*TASK*: Recast the lines below as a JSON list of strings, one string per line, omitting blank lines. Exclude the pictures from the list.

*GIVEN DATA*:

□ □ □ □ □ □ □

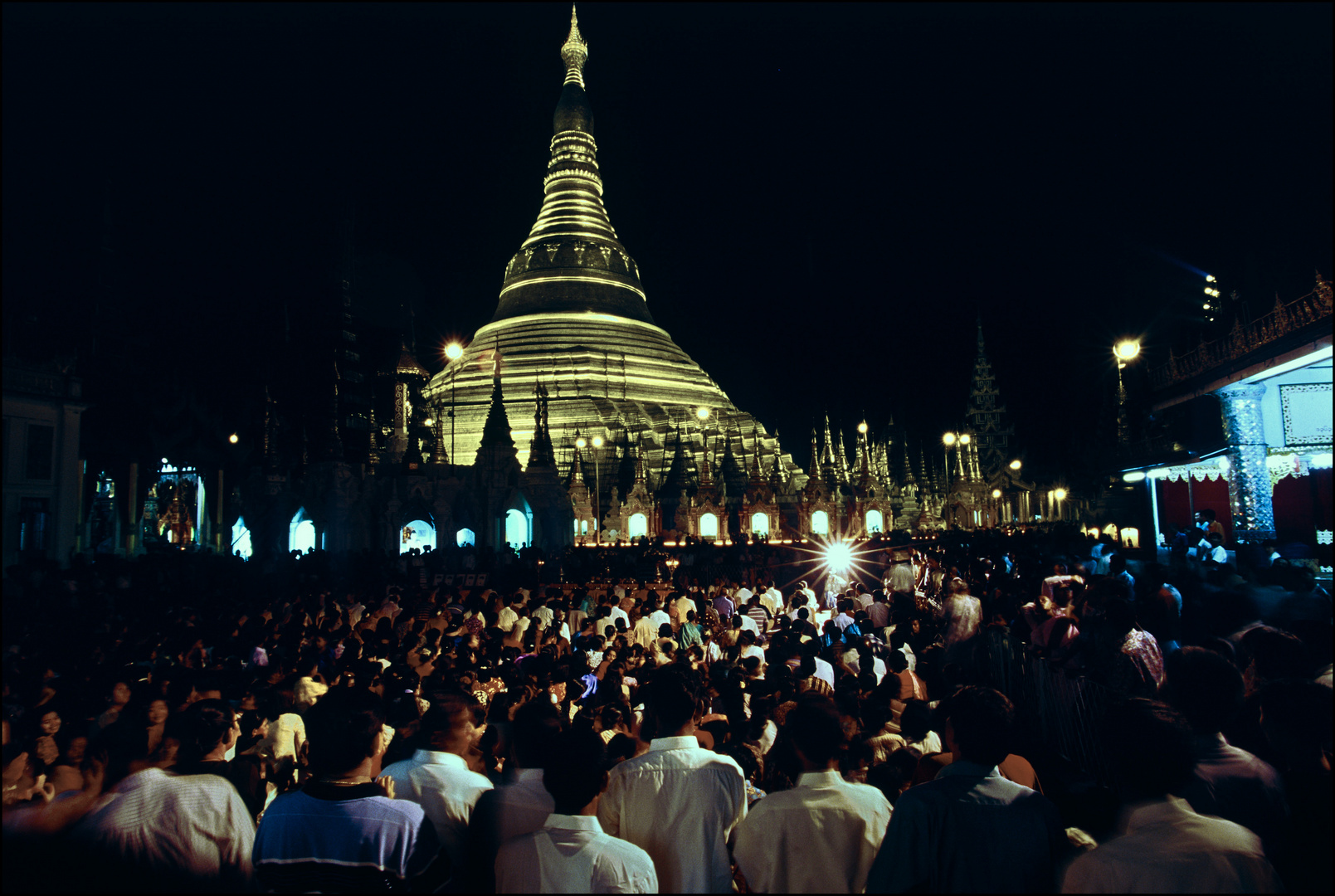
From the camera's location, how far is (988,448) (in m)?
65.6

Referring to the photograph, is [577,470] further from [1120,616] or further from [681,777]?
[681,777]

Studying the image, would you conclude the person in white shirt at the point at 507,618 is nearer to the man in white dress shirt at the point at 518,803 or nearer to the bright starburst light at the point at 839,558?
the man in white dress shirt at the point at 518,803

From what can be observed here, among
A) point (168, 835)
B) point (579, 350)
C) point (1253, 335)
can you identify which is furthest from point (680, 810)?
point (579, 350)

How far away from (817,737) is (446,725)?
219cm

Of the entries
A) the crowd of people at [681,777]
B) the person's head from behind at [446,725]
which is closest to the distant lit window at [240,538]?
the crowd of people at [681,777]

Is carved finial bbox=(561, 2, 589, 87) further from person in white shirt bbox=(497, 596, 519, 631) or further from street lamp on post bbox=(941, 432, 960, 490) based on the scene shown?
person in white shirt bbox=(497, 596, 519, 631)

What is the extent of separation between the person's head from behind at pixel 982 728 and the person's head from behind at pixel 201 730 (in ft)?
12.9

□ □ □ □ □ □ □

*SOLUTION TO THIS TASK*:
[
  "From the camera's location, how far is (988,448) (in m)?",
  "65.6",
  "Referring to the photograph, is [577,470] further from [1120,616] or further from [681,777]?",
  "[681,777]",
  "Studying the image, would you conclude the person in white shirt at the point at 507,618 is nearer to the man in white dress shirt at the point at 518,803 or nearer to the bright starburst light at the point at 839,558?",
  "the man in white dress shirt at the point at 518,803",
  "From what can be observed here, among",
  "A) point (168, 835)",
  "B) point (579, 350)",
  "C) point (1253, 335)",
  "can you identify which is furthest from point (680, 810)?",
  "point (579, 350)",
  "How far away from (817,737) is (446,725)?",
  "219cm",
  "Of the entries",
  "A) the crowd of people at [681,777]",
  "B) the person's head from behind at [446,725]",
  "which is closest to the distant lit window at [240,538]?",
  "the crowd of people at [681,777]",
  "Is carved finial bbox=(561, 2, 589, 87) further from person in white shirt bbox=(497, 596, 519, 631) or further from street lamp on post bbox=(941, 432, 960, 490) based on the scene shown?",
  "person in white shirt bbox=(497, 596, 519, 631)",
  "What is the extent of separation between the person's head from behind at pixel 982 728 and the person's head from behind at pixel 201 730 (in ft)?",
  "12.9"
]